Leasing Your Property


NEGOTIATE ADDITIONAL MINERAL OWNER LEASE TERMS-Several of the below are universally acceptable to Lessees, regardless of what they send you to begin with.

First thing, always ask how many net mineral acres you are talking about. All leases should be negotiated using the following guidelines, but you need to know how big the deal is before you begin. For e.g., for half a net mineral acre, you might not care about the bonus as much as trying to get a higher royalty rate. Their first offer will probably be in the form of a “Producer’s 88,” or a standard plain lease that needs a few adjustments for your protection and in ways that most companies accept.

Tell every landman that calls right off that you will be easy to work with and you will lease to them the acreage they want, but it is going to be a “pro” type lease with a quarter royalty, competitive bonus, no kicker, no title warranty, and you need some kind of continuous development clause. If you read that sentence to them, you cannot go wrong. Ask them to send you a proposed lease with the above terms included.

What this means:

You all know what the royalty rate is and probably the bonus, but just in case, the bonus is the per net mineral acre payment the company leasing you will pay you for signing the oil and gas lease (again, let’s call it the OGL). Generally, the “primary” term of a lease is the time the company has to start drilling. A “kicker” is an option you grant the company to extend the lease (usually two more years) for an additional bonus payment beyond that original term. I do not like these because the bonus rate for the extension, the kicker, is exactly what the original payment was, and I do not like the idea of negotiating the kicker bonus when you do not know what lease bonus rates will be three years from now (or whatever your primary term ends up being). Of course, I have outsmarted myself by refusing kickers before when the bonuses go down over the primary term, and since I do want a well drilled on my minerals, I sign a new two year lease at a rate lower than I originally received! Ooops.

Bonus-(amount per acre you are paid to sign the lease). Assuming they make you an offer and your co-owners, neighbors, or friends cannot shed any light on the going rate where ever the property is, then make it clear to the landman that you will lease on the basis of the “Most Favored Nation” clause, i.e., you should get the same price as the highest price paid to other mineral owners in the lease, or section, or field, or however broad you can get. Language like this: “If another landowner within the geographic area (e.g., within a 5-mile radius) is offered and paid a higher net mineral bonus amount per acre by Lessor’s Lessee, the Lessee will pay the Lessor the difference between the bonus amount, which would have been paid at the higher per-net mineral acre bonus amount and the bonus amount paid.” Tell them you will take the highest bonus rate “paid or promised” in the interim. Be sure and follow up and ask if anybody else got a higher bonus rate.

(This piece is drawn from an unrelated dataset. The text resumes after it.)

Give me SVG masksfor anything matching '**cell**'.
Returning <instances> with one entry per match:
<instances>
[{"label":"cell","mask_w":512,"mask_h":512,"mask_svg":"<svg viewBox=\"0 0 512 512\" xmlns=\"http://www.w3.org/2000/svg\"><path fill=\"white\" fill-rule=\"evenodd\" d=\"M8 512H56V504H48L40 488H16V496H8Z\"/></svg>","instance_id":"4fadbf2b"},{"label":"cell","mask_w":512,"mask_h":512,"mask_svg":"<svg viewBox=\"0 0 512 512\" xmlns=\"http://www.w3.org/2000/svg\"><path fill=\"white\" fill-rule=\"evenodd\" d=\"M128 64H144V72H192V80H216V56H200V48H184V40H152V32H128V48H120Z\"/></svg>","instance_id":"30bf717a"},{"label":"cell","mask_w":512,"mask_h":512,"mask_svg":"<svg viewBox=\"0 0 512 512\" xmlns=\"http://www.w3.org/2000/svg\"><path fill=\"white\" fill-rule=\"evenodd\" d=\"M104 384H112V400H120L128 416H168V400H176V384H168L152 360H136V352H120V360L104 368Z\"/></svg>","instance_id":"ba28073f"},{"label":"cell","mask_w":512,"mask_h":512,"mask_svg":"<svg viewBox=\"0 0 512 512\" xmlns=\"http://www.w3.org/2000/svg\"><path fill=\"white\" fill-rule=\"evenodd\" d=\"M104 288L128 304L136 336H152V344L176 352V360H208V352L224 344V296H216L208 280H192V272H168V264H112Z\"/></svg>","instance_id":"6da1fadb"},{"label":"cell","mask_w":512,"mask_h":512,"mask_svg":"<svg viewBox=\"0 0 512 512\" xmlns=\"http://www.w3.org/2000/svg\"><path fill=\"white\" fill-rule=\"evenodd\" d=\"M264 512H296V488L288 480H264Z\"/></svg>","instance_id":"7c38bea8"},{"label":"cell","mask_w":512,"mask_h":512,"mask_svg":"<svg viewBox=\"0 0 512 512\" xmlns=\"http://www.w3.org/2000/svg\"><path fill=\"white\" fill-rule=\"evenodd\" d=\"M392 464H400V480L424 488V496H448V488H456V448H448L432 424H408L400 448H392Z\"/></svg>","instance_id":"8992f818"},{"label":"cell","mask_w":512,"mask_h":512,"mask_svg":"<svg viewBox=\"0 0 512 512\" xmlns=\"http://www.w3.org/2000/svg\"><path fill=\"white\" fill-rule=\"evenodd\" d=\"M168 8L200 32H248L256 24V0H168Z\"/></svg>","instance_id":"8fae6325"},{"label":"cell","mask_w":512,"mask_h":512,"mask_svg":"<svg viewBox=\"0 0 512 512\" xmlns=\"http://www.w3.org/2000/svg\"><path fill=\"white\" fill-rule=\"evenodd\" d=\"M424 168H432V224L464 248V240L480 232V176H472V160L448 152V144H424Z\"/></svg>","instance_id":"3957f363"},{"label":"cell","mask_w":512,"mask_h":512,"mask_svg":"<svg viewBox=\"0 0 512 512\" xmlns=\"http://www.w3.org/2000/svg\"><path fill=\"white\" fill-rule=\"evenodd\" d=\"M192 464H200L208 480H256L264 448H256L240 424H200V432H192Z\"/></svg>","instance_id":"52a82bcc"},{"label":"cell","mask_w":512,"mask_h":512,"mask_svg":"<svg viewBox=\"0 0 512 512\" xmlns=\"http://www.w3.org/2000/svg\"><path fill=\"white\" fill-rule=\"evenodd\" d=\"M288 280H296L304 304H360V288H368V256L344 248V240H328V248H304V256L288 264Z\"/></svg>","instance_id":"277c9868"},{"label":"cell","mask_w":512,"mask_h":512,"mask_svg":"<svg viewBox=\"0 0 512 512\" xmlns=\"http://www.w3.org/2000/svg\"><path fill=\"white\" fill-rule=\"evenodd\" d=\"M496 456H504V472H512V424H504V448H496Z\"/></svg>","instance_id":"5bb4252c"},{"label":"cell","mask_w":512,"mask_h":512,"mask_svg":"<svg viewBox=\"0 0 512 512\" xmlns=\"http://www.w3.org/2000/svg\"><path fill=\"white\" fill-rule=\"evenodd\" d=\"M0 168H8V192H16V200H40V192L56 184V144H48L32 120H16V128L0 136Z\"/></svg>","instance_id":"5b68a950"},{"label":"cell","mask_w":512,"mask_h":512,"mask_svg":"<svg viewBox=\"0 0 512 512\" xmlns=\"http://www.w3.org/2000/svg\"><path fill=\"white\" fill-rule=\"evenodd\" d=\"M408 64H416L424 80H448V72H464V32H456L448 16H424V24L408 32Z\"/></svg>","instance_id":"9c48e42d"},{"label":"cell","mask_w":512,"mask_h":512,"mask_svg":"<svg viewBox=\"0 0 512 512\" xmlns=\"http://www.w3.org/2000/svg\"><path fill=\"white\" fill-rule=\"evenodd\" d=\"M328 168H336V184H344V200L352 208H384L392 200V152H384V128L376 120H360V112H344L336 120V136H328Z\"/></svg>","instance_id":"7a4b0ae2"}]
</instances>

Royalty-One Quarter is the going rate almost everywhere for “pros.” With some exceptions, depending on location and current activity.

Term-Again, this is the period of time in which they have to begin drilling a well, very commonly three years. This is your primary term.

No warranty-You do not have a title opinion, how can you warrant title? Strike this paragraph or the part where you warrant. They may ask for a Special Warranty, and this is okay only where you do a “by, through, and under” warranty, meaning you have not impinged on the title of the tract while you owned the property. Typically you can simply insert that phrase to the end of their warranty clause: “, by through, and under, but not otherwise.”

Free type lease-Most lease forms used by oil companies provide that royalties are to be based on the "proceeds" or "revenue" received by the Lessee, "computed at the mouth of the well." Texas courts have construed this language to mean that companies can deduct post-production costs from Lessor's royalty, because those costs are incurred beyond the "mouth of the well" – that is, after the oil or gas is produced. If the company's lease form is used, this provision must be changed to avoid post-production-cost charges to the royalty owner. Historically, the working interest ownersIn order to change this allocation of costs the lease must provide that royalties should be based on the value or proceeds calculated at the point of sale. Just insert those five words where necessary, if possible replacing the words at the mouth of the well, which has been held to mean you pay your share of costs.

Continuous Development: Horizontal and vertical severance is ideal. Usually it works to tell them to propose some language that works for them and fits with their Pooling Language. The State promulgate an amount of acreage necessary to from a “pro ration” unit of acreage for each well. The idea is to get lands released after the primary term or its extension through operations that are not contributing to a pro ration unit so that you can re-lease them to a party that will develop. Usually be willing to accept their language.

Pooling Language: Most companies insist on Pooling language necessary for horizontal wells. Pooling allows them to combine your tract with other tracts in order to get enough acreage to drill a well. You can usually use their language, but read carefully so that it does not contradict CD above.

Memorandum: Some companies will have you sign a Memorandum as well, which I despise because the lease itself will not be of record which makes it hard for people down the road to know if your minerals are open or not. If they insist on using one, make sure you ask for a copy of the recorded Memorandum and attach it to a signed copy of the lease it supports.

Shut In Royalty Payments

Under NO circumstances should you sign a lease where the operator has the right to maintain the lease beyond the primary terms with SHUT IN ROYALTY PAYMENTS. Just stay no.

If you counter the Lessee’s offer sent after the first conversation, you can use editing insertion marks to put in your language and draw a line through anything you want to strike. Once you get a deal you like and sign and return the OGL, initial all changes to the lease form. Also, ask them to send you a recorded copy once they get it back from recordation in whatever county the property is located.

INJECTIONS. Lessee may not inject any substance into the subsurface of the Leased Premises without Lessor’s prior written consent, including injections related to gas lift operations or recycled gas. This is a new term that could be very important in case someone starts putting CO2 or water in your minerals. CO2 can by used for flooding and enhancing production, and that is one thing, but it is also a by product of hydrogen creation and might have to be sequestered. You want to get paid for this sequestration. Very important long term. I do not have this in any or many of my leases because such a thing was not contemplated. IN SOME STATES, THE SURFACE OWNER MAY CONTROL THE OWNERSHIP OR REVENUE FROM INJECTION OF SUBSTANCES.